Les résultats d’une étude portant sur douze patients Covid+ confirment que ces réponses immunitaires ne sont pas uniformes. Le seul point commun entre tous les anticorps générés par les participants, c’est qu’ils visent les «clous» – ou spikes – qui couvrent la surface des coronavirus. Si les anticorps s’amarrent à des endroits très différents de ces grandes protéines, les chercheurs ont néanmoins identifié trois zones fréquemment sélectionnées. Deux d’entre elles correspondent à des points d’accroche indispensables pour des protéines, les protéases, qui permettent au virus de fusionner avec la membrane cellulaire et de relâcher son matériel génétique à l’intérieur de sa proie.

«Nous avons été surpris par ce résultat, précise  Nicolas  Winssinger. Jusqu’à présent, la plupart des efforts dans ce domaine se sont concentrés sur la partie supérieure du clou, celle dont on sait qu’elle permet au coronavirus de s’attacher à la cellule cible. La fusion du virus avec la cellule n’en représente que la deuxième étape mais elle est en réalité plus décisive.»

En effet, le fait de s’accrocher à une cellule n’assure pas au virus de pouvoir fusionner avec elle. De plus, la partie supérieure du clou ne représente pas forcément une cible idéale pour un médicament ou un vaccin.
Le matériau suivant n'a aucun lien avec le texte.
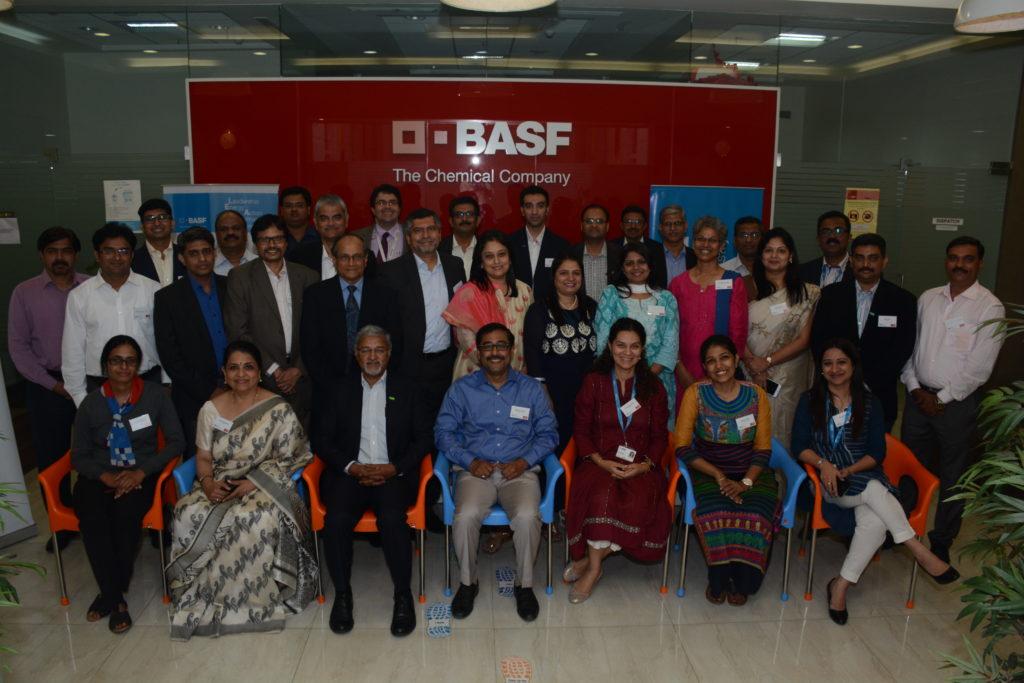 igtc-mumbai-basf-hr-forum1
Elle peut même s’avérer dangereuse. Des études effectuées sur des singes infectés par le SARS-Cov1 ont montré que des anticorps s’attachant à cet endroit non seulement n’empêchent pas toujours les virus de s’attacher à leurs cellules cible mais, en plus, les redirigent vers d’autres types de cellules, provoquant ainsi l’apparition de maladies secondaires (antibody-dependent enhancement of diseases, ADE).

Les deux épitopes identifiés par les chercheurs genevois sont quant à eux impliqués dans un processus très différent. Ils pourraient offrir une alternative prometteuse – et moins risquée – dans la recherche d’un nouveau traitement ou vaccin. Reste à évaluer le pouvoir neutralisant des anticorps correspondants.